## [REQUIRED TASK]
Report every line in the material below that contains the word "closer", copying each such line in full.

Spatial relationship data
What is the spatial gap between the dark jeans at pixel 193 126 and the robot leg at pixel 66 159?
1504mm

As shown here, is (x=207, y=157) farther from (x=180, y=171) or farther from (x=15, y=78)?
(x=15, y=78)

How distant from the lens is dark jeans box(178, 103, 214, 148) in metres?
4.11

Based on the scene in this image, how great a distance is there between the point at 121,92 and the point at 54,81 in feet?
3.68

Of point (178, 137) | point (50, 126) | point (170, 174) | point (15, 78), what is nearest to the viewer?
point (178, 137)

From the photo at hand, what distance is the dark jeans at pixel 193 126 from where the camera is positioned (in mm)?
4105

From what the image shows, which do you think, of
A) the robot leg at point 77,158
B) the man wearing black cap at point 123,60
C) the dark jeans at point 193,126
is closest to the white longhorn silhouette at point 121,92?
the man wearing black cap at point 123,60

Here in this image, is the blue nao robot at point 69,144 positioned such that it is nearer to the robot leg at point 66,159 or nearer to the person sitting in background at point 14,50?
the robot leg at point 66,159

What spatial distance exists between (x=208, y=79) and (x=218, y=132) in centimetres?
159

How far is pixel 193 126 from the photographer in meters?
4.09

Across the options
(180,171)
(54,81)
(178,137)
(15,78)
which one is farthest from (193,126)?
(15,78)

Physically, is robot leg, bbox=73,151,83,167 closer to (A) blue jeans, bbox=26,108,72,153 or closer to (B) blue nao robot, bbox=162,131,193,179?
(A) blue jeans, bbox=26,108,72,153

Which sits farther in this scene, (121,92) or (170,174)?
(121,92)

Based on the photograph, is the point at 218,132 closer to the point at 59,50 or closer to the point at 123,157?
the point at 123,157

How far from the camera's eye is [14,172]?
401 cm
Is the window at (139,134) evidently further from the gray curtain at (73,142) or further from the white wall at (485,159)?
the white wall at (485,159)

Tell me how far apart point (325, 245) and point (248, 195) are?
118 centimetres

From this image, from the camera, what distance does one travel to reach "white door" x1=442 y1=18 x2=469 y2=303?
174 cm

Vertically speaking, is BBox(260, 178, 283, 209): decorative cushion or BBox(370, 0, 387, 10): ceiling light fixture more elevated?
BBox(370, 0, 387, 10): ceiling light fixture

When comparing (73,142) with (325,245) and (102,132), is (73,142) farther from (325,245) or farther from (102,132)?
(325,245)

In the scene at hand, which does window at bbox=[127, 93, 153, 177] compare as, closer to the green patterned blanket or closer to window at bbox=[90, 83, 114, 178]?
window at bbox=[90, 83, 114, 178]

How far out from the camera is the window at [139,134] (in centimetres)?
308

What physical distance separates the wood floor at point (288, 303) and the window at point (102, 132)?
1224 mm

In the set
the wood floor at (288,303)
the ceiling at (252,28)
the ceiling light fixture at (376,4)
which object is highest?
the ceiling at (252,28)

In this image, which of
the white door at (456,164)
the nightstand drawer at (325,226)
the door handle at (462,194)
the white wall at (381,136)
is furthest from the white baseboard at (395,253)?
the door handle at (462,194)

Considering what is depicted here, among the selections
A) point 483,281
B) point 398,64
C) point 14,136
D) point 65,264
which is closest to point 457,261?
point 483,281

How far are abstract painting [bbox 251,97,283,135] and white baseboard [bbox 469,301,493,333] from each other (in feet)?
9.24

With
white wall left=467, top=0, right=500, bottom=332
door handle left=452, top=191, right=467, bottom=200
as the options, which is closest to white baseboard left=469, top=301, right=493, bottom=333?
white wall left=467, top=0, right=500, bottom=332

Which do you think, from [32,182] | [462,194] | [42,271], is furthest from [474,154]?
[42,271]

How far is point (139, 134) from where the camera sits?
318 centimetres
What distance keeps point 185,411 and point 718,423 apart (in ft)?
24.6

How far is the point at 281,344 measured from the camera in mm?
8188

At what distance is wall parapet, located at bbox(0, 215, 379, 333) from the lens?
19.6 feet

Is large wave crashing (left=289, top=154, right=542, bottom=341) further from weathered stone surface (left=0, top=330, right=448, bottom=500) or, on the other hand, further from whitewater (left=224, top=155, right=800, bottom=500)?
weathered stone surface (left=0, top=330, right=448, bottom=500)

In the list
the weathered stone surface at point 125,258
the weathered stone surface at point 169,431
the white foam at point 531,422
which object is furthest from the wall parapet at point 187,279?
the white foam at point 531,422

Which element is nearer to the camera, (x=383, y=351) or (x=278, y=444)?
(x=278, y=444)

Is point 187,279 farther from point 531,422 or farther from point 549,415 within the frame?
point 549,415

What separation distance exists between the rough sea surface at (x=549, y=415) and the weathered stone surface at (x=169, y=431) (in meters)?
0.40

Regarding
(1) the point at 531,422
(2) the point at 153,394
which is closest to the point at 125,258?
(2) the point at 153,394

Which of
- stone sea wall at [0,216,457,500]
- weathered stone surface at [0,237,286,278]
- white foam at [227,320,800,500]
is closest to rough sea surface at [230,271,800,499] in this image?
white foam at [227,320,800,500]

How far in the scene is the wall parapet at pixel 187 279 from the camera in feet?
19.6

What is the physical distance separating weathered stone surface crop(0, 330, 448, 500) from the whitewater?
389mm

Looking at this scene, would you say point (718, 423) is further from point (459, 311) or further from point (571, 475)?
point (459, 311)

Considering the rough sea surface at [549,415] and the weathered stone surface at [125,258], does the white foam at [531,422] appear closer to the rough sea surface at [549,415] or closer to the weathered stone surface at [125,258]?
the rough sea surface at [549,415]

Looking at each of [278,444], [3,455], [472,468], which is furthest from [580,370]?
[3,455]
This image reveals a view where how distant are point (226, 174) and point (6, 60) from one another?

## [SOLUTION TO THE EXERCISE]
Physically, is robot leg, bbox=73,151,83,167 closer to (A) blue jeans, bbox=26,108,72,153 or closer to (B) blue nao robot, bbox=162,131,193,179?
Based on the photograph, is the point at 218,132 closer to the point at 59,50 or closer to the point at 123,157?
In the scene at hand, which does window at bbox=[127, 93, 153, 177] compare as, closer to the green patterned blanket or closer to window at bbox=[90, 83, 114, 178]?
Considering the rough sea surface at [549,415] and the weathered stone surface at [125,258], does the white foam at [531,422] appear closer to the rough sea surface at [549,415] or closer to the weathered stone surface at [125,258]?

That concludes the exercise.